Ob eine Bibelreform von den Verantwortlichen gewollt wird mit einer Darstellung eines im klassischen Sinn schuldfreien Gottes? Es muss bezweifelt werden. Ob der Klerus auf die krankmachende Darstellung von Höllengemälden wird verzichten wollen? Ich habe da Zweifel: Furchteinflößen ist Macht und Macht ist Geld. Immerhin: Erzbischof Robert Zollitsch, Leiter der katholischen Bischofskonferenz, wird in der „Welt“ zitiert: Er möchte angeblich die Hölle nicht mehr thematisieren! Weiterhin wolle er eine neue Moral, eine neue Religion. Es tut sich also etwas. Meine Anzeige an die Adresse Erzbischof Beckers wegen seelischer Misshandlung von Kindern bei der Staatsanwaltschaft Paderborn hat also möglicherweise schon Gravierendes bewirkt und als Schock gewirkt. Es ist doch gut, seine Meinung eindrucksvoll zu äußern und kirchliches Fehlverhalten auf den Punkt zu bringen. Übrigens: Jedem ist es erlaubt, Strafanzeigen zu starten. Sie müssen nur berechtigt sein.

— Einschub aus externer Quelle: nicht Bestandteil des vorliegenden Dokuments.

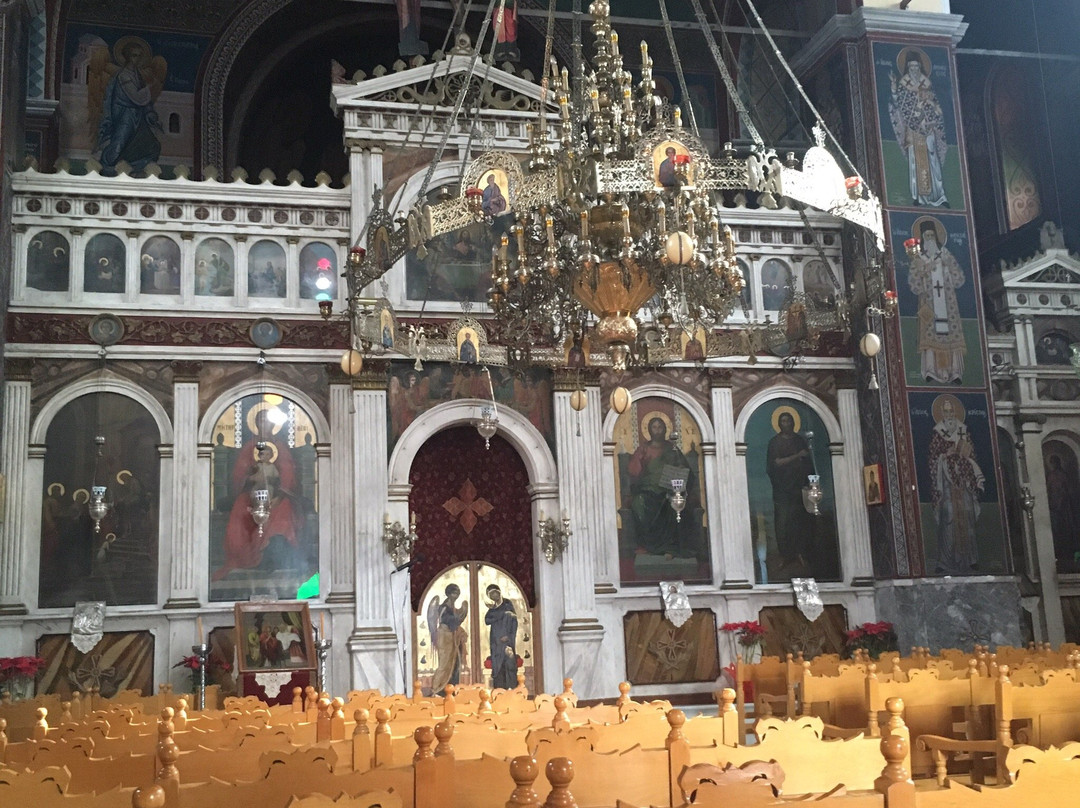 Ekklisia Isodia Theotokou Church景点图片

Es ist auch kostenfrei.
Zu der Frage, die von der etablierten Psychiatrie kommen wird: „Wo sind sie denn, die Opfer der Kirche?“, sei folgendes gesagt: Sie sitzen täglich in ihren und unseren Wartezimmern. Geschädigt wird vor allem das gläubigere, streng erzogene Kind. An ihm sieht man den Schaden am eindeutigsten. Es wird oft psychiatrisch erkranken. Die Hölle wird diesen Kindern in der Bibel als ein Super-KZ dargestellt. Bilder und Fresken in Kirchen tun an diesem Bild unter Genehmigung der Kirchen ihr übriges.

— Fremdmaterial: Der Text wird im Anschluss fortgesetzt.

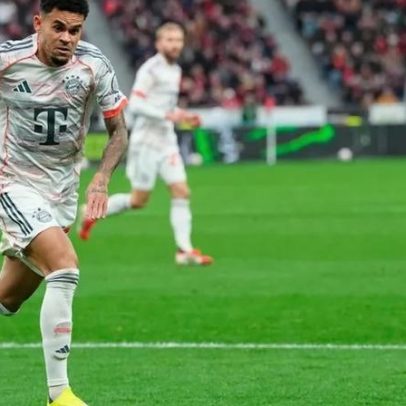 Schuster vê Luis Díaz em Espanha, Barcelona ou Real Madrid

Droht man Kindern mit einem weltlichen KZ oder warnt man sie davor wie Anne Frank, so erbringt bzw. erbrachte das naturgegeben schwere psychische, lang dauernde Angsterkrankungen. Droht man ihnen hingegen gar mit einem ewigen KZ, werden sie mit noch größerer Wahrscheinlichkeit schwer krank werden. Bedroht eine Mutter ihr Kind wiederholt mit Feuerstrafen, rufen Psychiater nach dem Jugendamt und berufen sich auf §241 StBG, „Bedrohung“, besonders, wenn das betroffene Kind eine Angsterkrankung entwickelt. Droht eine Kirche Kindern damit, lassen Psychiater es gut sein. Hier legen sie zweierlei Maß an. Psychiatrie und Staatsanwälte gewähren den Kirchen hier einen unerlaubten Vorteil.